Venice Canals & Waterfalls Just Part Of L.A.’s Hidden Gems

The city of Los Angeles is like that mysterious girl lurking at the back at your friend’s party. She occasionally joins the conversation and sometimes leads it, but at the same time you know she’s hiding something really cool.
No matter how up front Los Angeles is about her signature places – the Hollywood sign, Santa Monica Pier, Venice Beach, the Rose Bowl – she always has something else behind that glistening facade.
I’ve begun to discover a few of these secrets by doing something that’s not often associated with L.A.: walking.
Twice, I have accompanied 50+ people as part of the Happy Hour Hiking Club, a group organized by the lighthearted and clever Los Angeles Times columnist Chris Erskine. I’ve also accompanied a friend for a hike to Eaton Falls; did you know there are waterfalls in Los Angeles!?

The Happy Hour Hiking Club, as the name suggests, combines walks (or hikes) around different parts of Los Angeles on a monthly basis, followed by tossing back a pint or two in a local bar.
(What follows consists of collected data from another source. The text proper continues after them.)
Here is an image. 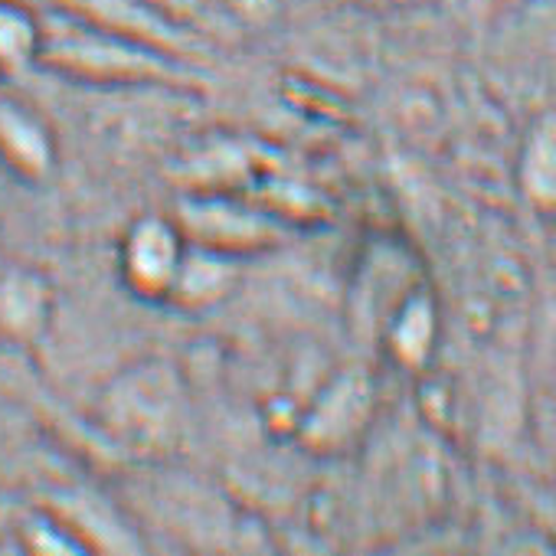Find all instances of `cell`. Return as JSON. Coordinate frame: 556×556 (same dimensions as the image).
I'll return each instance as SVG.
<instances>
[{
    "instance_id": "obj_3",
    "label": "cell",
    "mask_w": 556,
    "mask_h": 556,
    "mask_svg": "<svg viewBox=\"0 0 556 556\" xmlns=\"http://www.w3.org/2000/svg\"><path fill=\"white\" fill-rule=\"evenodd\" d=\"M190 239L170 216H138L118 239L122 286L144 302H167Z\"/></svg>"
},
{
    "instance_id": "obj_12",
    "label": "cell",
    "mask_w": 556,
    "mask_h": 556,
    "mask_svg": "<svg viewBox=\"0 0 556 556\" xmlns=\"http://www.w3.org/2000/svg\"><path fill=\"white\" fill-rule=\"evenodd\" d=\"M216 17H226L236 27H265L278 14V0H210Z\"/></svg>"
},
{
    "instance_id": "obj_5",
    "label": "cell",
    "mask_w": 556,
    "mask_h": 556,
    "mask_svg": "<svg viewBox=\"0 0 556 556\" xmlns=\"http://www.w3.org/2000/svg\"><path fill=\"white\" fill-rule=\"evenodd\" d=\"M56 321V289L34 265H0V344L37 348Z\"/></svg>"
},
{
    "instance_id": "obj_6",
    "label": "cell",
    "mask_w": 556,
    "mask_h": 556,
    "mask_svg": "<svg viewBox=\"0 0 556 556\" xmlns=\"http://www.w3.org/2000/svg\"><path fill=\"white\" fill-rule=\"evenodd\" d=\"M0 161L24 184H43L60 164L50 122L27 102L0 96Z\"/></svg>"
},
{
    "instance_id": "obj_10",
    "label": "cell",
    "mask_w": 556,
    "mask_h": 556,
    "mask_svg": "<svg viewBox=\"0 0 556 556\" xmlns=\"http://www.w3.org/2000/svg\"><path fill=\"white\" fill-rule=\"evenodd\" d=\"M43 17L21 0H0V76H14L40 63Z\"/></svg>"
},
{
    "instance_id": "obj_9",
    "label": "cell",
    "mask_w": 556,
    "mask_h": 556,
    "mask_svg": "<svg viewBox=\"0 0 556 556\" xmlns=\"http://www.w3.org/2000/svg\"><path fill=\"white\" fill-rule=\"evenodd\" d=\"M517 184L533 210L556 216V115L530 125L517 161Z\"/></svg>"
},
{
    "instance_id": "obj_2",
    "label": "cell",
    "mask_w": 556,
    "mask_h": 556,
    "mask_svg": "<svg viewBox=\"0 0 556 556\" xmlns=\"http://www.w3.org/2000/svg\"><path fill=\"white\" fill-rule=\"evenodd\" d=\"M40 63L92 86H144L170 79V60L157 47L76 14L43 17Z\"/></svg>"
},
{
    "instance_id": "obj_7",
    "label": "cell",
    "mask_w": 556,
    "mask_h": 556,
    "mask_svg": "<svg viewBox=\"0 0 556 556\" xmlns=\"http://www.w3.org/2000/svg\"><path fill=\"white\" fill-rule=\"evenodd\" d=\"M177 223L184 226L190 242L229 255L258 249L271 239V226L268 219H262V213L229 200H197L184 210V216H177Z\"/></svg>"
},
{
    "instance_id": "obj_8",
    "label": "cell",
    "mask_w": 556,
    "mask_h": 556,
    "mask_svg": "<svg viewBox=\"0 0 556 556\" xmlns=\"http://www.w3.org/2000/svg\"><path fill=\"white\" fill-rule=\"evenodd\" d=\"M236 282H239L236 255L190 242L184 265L177 271V282L167 295V305L180 312H206L223 305L236 292Z\"/></svg>"
},
{
    "instance_id": "obj_4",
    "label": "cell",
    "mask_w": 556,
    "mask_h": 556,
    "mask_svg": "<svg viewBox=\"0 0 556 556\" xmlns=\"http://www.w3.org/2000/svg\"><path fill=\"white\" fill-rule=\"evenodd\" d=\"M370 409H374V387L367 374L344 370L315 393L305 416L299 419V439L302 445L321 455L341 452L370 422Z\"/></svg>"
},
{
    "instance_id": "obj_1",
    "label": "cell",
    "mask_w": 556,
    "mask_h": 556,
    "mask_svg": "<svg viewBox=\"0 0 556 556\" xmlns=\"http://www.w3.org/2000/svg\"><path fill=\"white\" fill-rule=\"evenodd\" d=\"M99 429L125 452L154 458L177 445L187 422V390L167 357H141L118 370L96 400Z\"/></svg>"
},
{
    "instance_id": "obj_11",
    "label": "cell",
    "mask_w": 556,
    "mask_h": 556,
    "mask_svg": "<svg viewBox=\"0 0 556 556\" xmlns=\"http://www.w3.org/2000/svg\"><path fill=\"white\" fill-rule=\"evenodd\" d=\"M435 341V315L432 305L419 295H409L403 305L390 312L387 321V344L403 364H422Z\"/></svg>"
}]
</instances>
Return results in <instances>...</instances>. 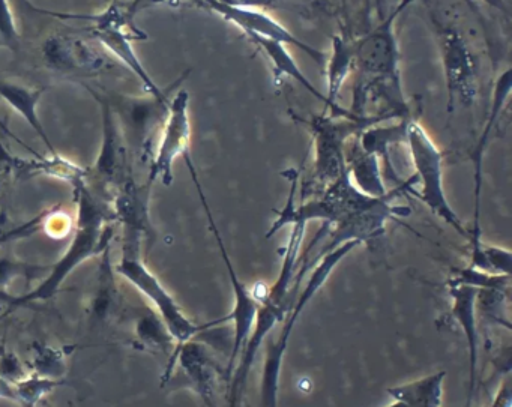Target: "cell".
<instances>
[{
  "label": "cell",
  "instance_id": "cell-14",
  "mask_svg": "<svg viewBox=\"0 0 512 407\" xmlns=\"http://www.w3.org/2000/svg\"><path fill=\"white\" fill-rule=\"evenodd\" d=\"M95 37L139 77L149 94L160 97L166 92L155 85L154 80L149 77L143 65L140 64L139 58L131 46V37L125 32V20L122 19L121 11L110 7L106 13L101 14L98 17L97 25H95Z\"/></svg>",
  "mask_w": 512,
  "mask_h": 407
},
{
  "label": "cell",
  "instance_id": "cell-15",
  "mask_svg": "<svg viewBox=\"0 0 512 407\" xmlns=\"http://www.w3.org/2000/svg\"><path fill=\"white\" fill-rule=\"evenodd\" d=\"M449 295L452 299V316L466 335L469 346V394H467L466 407L472 406L475 397L476 374H478V322H476V308H478V289L466 284L449 283Z\"/></svg>",
  "mask_w": 512,
  "mask_h": 407
},
{
  "label": "cell",
  "instance_id": "cell-16",
  "mask_svg": "<svg viewBox=\"0 0 512 407\" xmlns=\"http://www.w3.org/2000/svg\"><path fill=\"white\" fill-rule=\"evenodd\" d=\"M511 94V70L506 71L496 85L494 91L493 110H491L490 119L485 125L484 133L478 142L475 157V211H473V229H472V248L478 247L481 244V188H482V160H484L485 149L488 145V137L490 131L493 130L496 119L499 118L500 110L503 104L508 100Z\"/></svg>",
  "mask_w": 512,
  "mask_h": 407
},
{
  "label": "cell",
  "instance_id": "cell-29",
  "mask_svg": "<svg viewBox=\"0 0 512 407\" xmlns=\"http://www.w3.org/2000/svg\"><path fill=\"white\" fill-rule=\"evenodd\" d=\"M203 403L206 404V407H218L217 401L214 398V392L211 394L203 395L202 397Z\"/></svg>",
  "mask_w": 512,
  "mask_h": 407
},
{
  "label": "cell",
  "instance_id": "cell-27",
  "mask_svg": "<svg viewBox=\"0 0 512 407\" xmlns=\"http://www.w3.org/2000/svg\"><path fill=\"white\" fill-rule=\"evenodd\" d=\"M41 218H35L31 223L26 224V226L20 227V229L13 230V232L4 233V235H0V245L5 244V242L11 241V239L17 238V236H25L26 233L32 232L35 230V226L40 223Z\"/></svg>",
  "mask_w": 512,
  "mask_h": 407
},
{
  "label": "cell",
  "instance_id": "cell-8",
  "mask_svg": "<svg viewBox=\"0 0 512 407\" xmlns=\"http://www.w3.org/2000/svg\"><path fill=\"white\" fill-rule=\"evenodd\" d=\"M190 94L187 91H179L173 95L169 104L166 121L161 128L160 142L157 152L152 160L149 182L161 179L164 185L173 182V163L176 158L190 154L191 124Z\"/></svg>",
  "mask_w": 512,
  "mask_h": 407
},
{
  "label": "cell",
  "instance_id": "cell-19",
  "mask_svg": "<svg viewBox=\"0 0 512 407\" xmlns=\"http://www.w3.org/2000/svg\"><path fill=\"white\" fill-rule=\"evenodd\" d=\"M43 92V89L26 88L17 83L0 80V100L7 101L20 116H23L25 121L34 128L35 133L46 143L49 151L55 155V148H53L52 142L41 124L40 115H38V104L43 97Z\"/></svg>",
  "mask_w": 512,
  "mask_h": 407
},
{
  "label": "cell",
  "instance_id": "cell-5",
  "mask_svg": "<svg viewBox=\"0 0 512 407\" xmlns=\"http://www.w3.org/2000/svg\"><path fill=\"white\" fill-rule=\"evenodd\" d=\"M406 143L412 154L415 166L416 184L419 190H413V196L418 197L436 217L442 218L448 226L454 227L460 235L467 236L460 218L446 199L443 188V157L433 139L428 136L419 122H407Z\"/></svg>",
  "mask_w": 512,
  "mask_h": 407
},
{
  "label": "cell",
  "instance_id": "cell-26",
  "mask_svg": "<svg viewBox=\"0 0 512 407\" xmlns=\"http://www.w3.org/2000/svg\"><path fill=\"white\" fill-rule=\"evenodd\" d=\"M215 2L230 5V7L256 8L266 7V5H271L272 2H277V0H215Z\"/></svg>",
  "mask_w": 512,
  "mask_h": 407
},
{
  "label": "cell",
  "instance_id": "cell-7",
  "mask_svg": "<svg viewBox=\"0 0 512 407\" xmlns=\"http://www.w3.org/2000/svg\"><path fill=\"white\" fill-rule=\"evenodd\" d=\"M91 92L103 107V146H101L97 163L91 170H86V182L95 190L106 194L104 191H107V188H121L130 181L128 179V170H130L128 149L130 148L106 97L97 95L94 91Z\"/></svg>",
  "mask_w": 512,
  "mask_h": 407
},
{
  "label": "cell",
  "instance_id": "cell-11",
  "mask_svg": "<svg viewBox=\"0 0 512 407\" xmlns=\"http://www.w3.org/2000/svg\"><path fill=\"white\" fill-rule=\"evenodd\" d=\"M440 49H442L443 68H445L446 83H448L449 112L452 104L473 103L476 98V70L472 53L467 49L463 37L452 29L439 26L437 31Z\"/></svg>",
  "mask_w": 512,
  "mask_h": 407
},
{
  "label": "cell",
  "instance_id": "cell-17",
  "mask_svg": "<svg viewBox=\"0 0 512 407\" xmlns=\"http://www.w3.org/2000/svg\"><path fill=\"white\" fill-rule=\"evenodd\" d=\"M346 146V169L352 184L371 197H383L388 194L382 181L379 157L368 154L358 142V134Z\"/></svg>",
  "mask_w": 512,
  "mask_h": 407
},
{
  "label": "cell",
  "instance_id": "cell-4",
  "mask_svg": "<svg viewBox=\"0 0 512 407\" xmlns=\"http://www.w3.org/2000/svg\"><path fill=\"white\" fill-rule=\"evenodd\" d=\"M359 242L352 241L340 245L331 253L325 254L314 266L307 284L302 289L301 295L296 296L295 302L290 307L289 313L284 317V326L281 329L280 337L271 341L266 349L265 367L262 377V407H278V391H280V374L283 367L284 353L289 346L290 337L295 329L296 320L301 316L302 311L307 307L308 302L316 296L323 284L328 281L331 272L337 268L338 263L349 256Z\"/></svg>",
  "mask_w": 512,
  "mask_h": 407
},
{
  "label": "cell",
  "instance_id": "cell-1",
  "mask_svg": "<svg viewBox=\"0 0 512 407\" xmlns=\"http://www.w3.org/2000/svg\"><path fill=\"white\" fill-rule=\"evenodd\" d=\"M305 227L307 224L301 223V221L292 224V232H290L289 242L284 251L283 263H281L277 281L274 286L269 287L265 298L259 301L253 331H251L229 379V407H241L248 376L256 362L257 353H259L263 340L286 317L287 311L290 310L298 296L296 293H298L301 281L296 280V275L301 266V247L302 241H304Z\"/></svg>",
  "mask_w": 512,
  "mask_h": 407
},
{
  "label": "cell",
  "instance_id": "cell-24",
  "mask_svg": "<svg viewBox=\"0 0 512 407\" xmlns=\"http://www.w3.org/2000/svg\"><path fill=\"white\" fill-rule=\"evenodd\" d=\"M58 382L52 379H43V377H31V379L20 380L14 386L16 398L25 401L29 406H34L43 395L49 394Z\"/></svg>",
  "mask_w": 512,
  "mask_h": 407
},
{
  "label": "cell",
  "instance_id": "cell-20",
  "mask_svg": "<svg viewBox=\"0 0 512 407\" xmlns=\"http://www.w3.org/2000/svg\"><path fill=\"white\" fill-rule=\"evenodd\" d=\"M331 59L328 61V95L326 100L329 103V109L332 110V116L335 118H352L349 110L341 109L337 104L338 94L343 88L344 80L353 70V44L347 43L343 37H335L332 43Z\"/></svg>",
  "mask_w": 512,
  "mask_h": 407
},
{
  "label": "cell",
  "instance_id": "cell-10",
  "mask_svg": "<svg viewBox=\"0 0 512 407\" xmlns=\"http://www.w3.org/2000/svg\"><path fill=\"white\" fill-rule=\"evenodd\" d=\"M175 88V86H173ZM173 88L166 89L160 97L151 95L149 100H134V98H119L112 103L106 98L107 103L115 112L118 122L121 121L122 134L127 140L128 148H137L139 151L149 152L152 134L158 127L161 128V122L166 121L167 112H169L170 100H172Z\"/></svg>",
  "mask_w": 512,
  "mask_h": 407
},
{
  "label": "cell",
  "instance_id": "cell-12",
  "mask_svg": "<svg viewBox=\"0 0 512 407\" xmlns=\"http://www.w3.org/2000/svg\"><path fill=\"white\" fill-rule=\"evenodd\" d=\"M209 224H211L212 233H214L218 247H220L221 257H223L224 265H226L227 272H229L233 290V311L229 317H224V319L220 320V322L233 320L232 355H230L229 364H227L226 368L227 379H230L233 368H235L236 362H238L239 355H241L242 349H244L245 343H247L248 337H250L251 331H253L259 302H257L253 290L248 289L239 280L238 275H236L232 260H230L226 247H224L223 238H221L220 232H218L217 224H215L214 220L209 221Z\"/></svg>",
  "mask_w": 512,
  "mask_h": 407
},
{
  "label": "cell",
  "instance_id": "cell-13",
  "mask_svg": "<svg viewBox=\"0 0 512 407\" xmlns=\"http://www.w3.org/2000/svg\"><path fill=\"white\" fill-rule=\"evenodd\" d=\"M202 2H205L214 13L220 14L224 20L232 22L233 25L242 29L247 34V37L257 35V37L280 41L283 44H292V46H296L302 52L307 53L317 64L325 62V53L302 43L295 35L290 34L286 28H283L280 23L275 22L271 16L262 13V11L254 10V8L230 7V5L220 4V2H215V0H202Z\"/></svg>",
  "mask_w": 512,
  "mask_h": 407
},
{
  "label": "cell",
  "instance_id": "cell-3",
  "mask_svg": "<svg viewBox=\"0 0 512 407\" xmlns=\"http://www.w3.org/2000/svg\"><path fill=\"white\" fill-rule=\"evenodd\" d=\"M116 272L133 284L160 313V319L175 341L176 349L172 356L197 334L206 331L211 325H196L188 319L181 305L167 292L161 281L149 271L140 257V232L125 229V247L121 262L116 265Z\"/></svg>",
  "mask_w": 512,
  "mask_h": 407
},
{
  "label": "cell",
  "instance_id": "cell-18",
  "mask_svg": "<svg viewBox=\"0 0 512 407\" xmlns=\"http://www.w3.org/2000/svg\"><path fill=\"white\" fill-rule=\"evenodd\" d=\"M445 377L446 371H439L388 389L394 401L385 407H443Z\"/></svg>",
  "mask_w": 512,
  "mask_h": 407
},
{
  "label": "cell",
  "instance_id": "cell-6",
  "mask_svg": "<svg viewBox=\"0 0 512 407\" xmlns=\"http://www.w3.org/2000/svg\"><path fill=\"white\" fill-rule=\"evenodd\" d=\"M391 119V116H352V118H325L317 116L308 122L316 143L314 179L317 184L328 187L346 172V146L350 137L361 134L365 128Z\"/></svg>",
  "mask_w": 512,
  "mask_h": 407
},
{
  "label": "cell",
  "instance_id": "cell-23",
  "mask_svg": "<svg viewBox=\"0 0 512 407\" xmlns=\"http://www.w3.org/2000/svg\"><path fill=\"white\" fill-rule=\"evenodd\" d=\"M19 46L20 35L10 2L0 0V49L17 52Z\"/></svg>",
  "mask_w": 512,
  "mask_h": 407
},
{
  "label": "cell",
  "instance_id": "cell-25",
  "mask_svg": "<svg viewBox=\"0 0 512 407\" xmlns=\"http://www.w3.org/2000/svg\"><path fill=\"white\" fill-rule=\"evenodd\" d=\"M512 386H511V377H506L502 383H500V388L497 389L496 397H494L493 404L491 407H512Z\"/></svg>",
  "mask_w": 512,
  "mask_h": 407
},
{
  "label": "cell",
  "instance_id": "cell-2",
  "mask_svg": "<svg viewBox=\"0 0 512 407\" xmlns=\"http://www.w3.org/2000/svg\"><path fill=\"white\" fill-rule=\"evenodd\" d=\"M74 188H76L79 212H77L76 235L70 247L67 248L61 260L53 266L46 280L31 292L10 301L11 308L53 298L59 292L61 284L80 263L91 259L109 244L110 232L106 224L116 220L110 200H107L106 194L91 187L86 182V178L76 182Z\"/></svg>",
  "mask_w": 512,
  "mask_h": 407
},
{
  "label": "cell",
  "instance_id": "cell-28",
  "mask_svg": "<svg viewBox=\"0 0 512 407\" xmlns=\"http://www.w3.org/2000/svg\"><path fill=\"white\" fill-rule=\"evenodd\" d=\"M0 397L16 400V395H14V388H11L10 383L5 382L2 377H0Z\"/></svg>",
  "mask_w": 512,
  "mask_h": 407
},
{
  "label": "cell",
  "instance_id": "cell-9",
  "mask_svg": "<svg viewBox=\"0 0 512 407\" xmlns=\"http://www.w3.org/2000/svg\"><path fill=\"white\" fill-rule=\"evenodd\" d=\"M409 2L407 0L404 5ZM404 5L376 31L353 44V70L361 74L362 79L373 77L379 83L389 82L398 86V50L394 23Z\"/></svg>",
  "mask_w": 512,
  "mask_h": 407
},
{
  "label": "cell",
  "instance_id": "cell-21",
  "mask_svg": "<svg viewBox=\"0 0 512 407\" xmlns=\"http://www.w3.org/2000/svg\"><path fill=\"white\" fill-rule=\"evenodd\" d=\"M251 41L265 53L266 58L272 62L274 65V74L275 79L280 80V77H290V79L296 80L299 85L304 86L308 92H310L313 97H316L317 100L322 101L328 106V100L326 97H323L316 88H314L313 83L304 76L301 70H299L296 62L293 61L290 53L284 49V44L280 43V41L268 40V38L257 37V35H250Z\"/></svg>",
  "mask_w": 512,
  "mask_h": 407
},
{
  "label": "cell",
  "instance_id": "cell-22",
  "mask_svg": "<svg viewBox=\"0 0 512 407\" xmlns=\"http://www.w3.org/2000/svg\"><path fill=\"white\" fill-rule=\"evenodd\" d=\"M469 266L479 269V271L490 272V274L511 275L512 254L505 248L481 242L478 250L472 251Z\"/></svg>",
  "mask_w": 512,
  "mask_h": 407
}]
</instances>
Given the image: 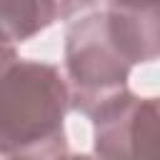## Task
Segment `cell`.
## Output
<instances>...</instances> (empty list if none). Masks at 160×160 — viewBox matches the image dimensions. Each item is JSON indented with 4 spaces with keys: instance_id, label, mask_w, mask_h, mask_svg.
Here are the masks:
<instances>
[{
    "instance_id": "obj_8",
    "label": "cell",
    "mask_w": 160,
    "mask_h": 160,
    "mask_svg": "<svg viewBox=\"0 0 160 160\" xmlns=\"http://www.w3.org/2000/svg\"><path fill=\"white\" fill-rule=\"evenodd\" d=\"M110 5H115V2H140V0H108Z\"/></svg>"
},
{
    "instance_id": "obj_7",
    "label": "cell",
    "mask_w": 160,
    "mask_h": 160,
    "mask_svg": "<svg viewBox=\"0 0 160 160\" xmlns=\"http://www.w3.org/2000/svg\"><path fill=\"white\" fill-rule=\"evenodd\" d=\"M60 160H92V158H85V155H62Z\"/></svg>"
},
{
    "instance_id": "obj_2",
    "label": "cell",
    "mask_w": 160,
    "mask_h": 160,
    "mask_svg": "<svg viewBox=\"0 0 160 160\" xmlns=\"http://www.w3.org/2000/svg\"><path fill=\"white\" fill-rule=\"evenodd\" d=\"M130 62L115 48L105 12L80 18L68 30L65 70L70 105L95 118L105 105L128 92Z\"/></svg>"
},
{
    "instance_id": "obj_5",
    "label": "cell",
    "mask_w": 160,
    "mask_h": 160,
    "mask_svg": "<svg viewBox=\"0 0 160 160\" xmlns=\"http://www.w3.org/2000/svg\"><path fill=\"white\" fill-rule=\"evenodd\" d=\"M58 18L55 0H0V40L25 42Z\"/></svg>"
},
{
    "instance_id": "obj_6",
    "label": "cell",
    "mask_w": 160,
    "mask_h": 160,
    "mask_svg": "<svg viewBox=\"0 0 160 160\" xmlns=\"http://www.w3.org/2000/svg\"><path fill=\"white\" fill-rule=\"evenodd\" d=\"M18 55H15V50H12V45L10 42H5V40H0V68H5L8 62H12Z\"/></svg>"
},
{
    "instance_id": "obj_3",
    "label": "cell",
    "mask_w": 160,
    "mask_h": 160,
    "mask_svg": "<svg viewBox=\"0 0 160 160\" xmlns=\"http://www.w3.org/2000/svg\"><path fill=\"white\" fill-rule=\"evenodd\" d=\"M92 120L98 160H160V98L122 92Z\"/></svg>"
},
{
    "instance_id": "obj_4",
    "label": "cell",
    "mask_w": 160,
    "mask_h": 160,
    "mask_svg": "<svg viewBox=\"0 0 160 160\" xmlns=\"http://www.w3.org/2000/svg\"><path fill=\"white\" fill-rule=\"evenodd\" d=\"M105 20L115 48L130 65L160 58V0L115 2L105 10Z\"/></svg>"
},
{
    "instance_id": "obj_1",
    "label": "cell",
    "mask_w": 160,
    "mask_h": 160,
    "mask_svg": "<svg viewBox=\"0 0 160 160\" xmlns=\"http://www.w3.org/2000/svg\"><path fill=\"white\" fill-rule=\"evenodd\" d=\"M68 108V82L55 65L15 58L0 68V158L60 160Z\"/></svg>"
}]
</instances>
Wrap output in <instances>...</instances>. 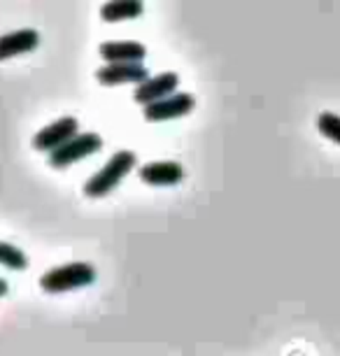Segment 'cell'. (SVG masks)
Returning a JSON list of instances; mask_svg holds the SVG:
<instances>
[{
	"instance_id": "9",
	"label": "cell",
	"mask_w": 340,
	"mask_h": 356,
	"mask_svg": "<svg viewBox=\"0 0 340 356\" xmlns=\"http://www.w3.org/2000/svg\"><path fill=\"white\" fill-rule=\"evenodd\" d=\"M40 47V33L33 29H22L0 35V61H10L22 54L35 51Z\"/></svg>"
},
{
	"instance_id": "3",
	"label": "cell",
	"mask_w": 340,
	"mask_h": 356,
	"mask_svg": "<svg viewBox=\"0 0 340 356\" xmlns=\"http://www.w3.org/2000/svg\"><path fill=\"white\" fill-rule=\"evenodd\" d=\"M103 149V138L98 133H77L75 138H70L68 143L61 145L58 149L49 152V159L47 163L56 170H63V168H70L72 163H79L91 154H98Z\"/></svg>"
},
{
	"instance_id": "7",
	"label": "cell",
	"mask_w": 340,
	"mask_h": 356,
	"mask_svg": "<svg viewBox=\"0 0 340 356\" xmlns=\"http://www.w3.org/2000/svg\"><path fill=\"white\" fill-rule=\"evenodd\" d=\"M179 86V75L177 72H161V75L147 77L145 82L136 84V91H133V100L138 105H149L154 100H161L170 93H175Z\"/></svg>"
},
{
	"instance_id": "12",
	"label": "cell",
	"mask_w": 340,
	"mask_h": 356,
	"mask_svg": "<svg viewBox=\"0 0 340 356\" xmlns=\"http://www.w3.org/2000/svg\"><path fill=\"white\" fill-rule=\"evenodd\" d=\"M0 266L10 268V270H26L29 268V257L19 247L0 240Z\"/></svg>"
},
{
	"instance_id": "2",
	"label": "cell",
	"mask_w": 340,
	"mask_h": 356,
	"mask_svg": "<svg viewBox=\"0 0 340 356\" xmlns=\"http://www.w3.org/2000/svg\"><path fill=\"white\" fill-rule=\"evenodd\" d=\"M96 277L98 273L91 264H86V261H72V264H63L47 270L40 277V286H42L44 293H68V291H77V289L91 286Z\"/></svg>"
},
{
	"instance_id": "13",
	"label": "cell",
	"mask_w": 340,
	"mask_h": 356,
	"mask_svg": "<svg viewBox=\"0 0 340 356\" xmlns=\"http://www.w3.org/2000/svg\"><path fill=\"white\" fill-rule=\"evenodd\" d=\"M317 131L326 140L340 145V114L336 112H319L317 114Z\"/></svg>"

The ones I’ve been on have both been in the same area, Venice Beach. And not the Venice Beach you think you know, but a part of it along its canals. The actual canals that Abbot Kinney envisioned when he built “the Venice of America.”
There are walking trails along the canals, all the way down to the Marina del Rey channel. There are signs posted educating people to the plants and wildlife. There are no sidewalk performers, no 3-for-1 t-shirt shops and no crazy-looking characters doing odd things on the beach and walkway.
Both times, I rode my beach cruiser bicycle for these hikes (or walks, really), an hour ride from Hermosa Beach along the coast in the ultimate California convertible
One of these days I’m going to again brave the LA freeways to go to a hike in some other part of town because, as Los Angeles continues to prove to me, there’s a lot more to this city than meets the eye.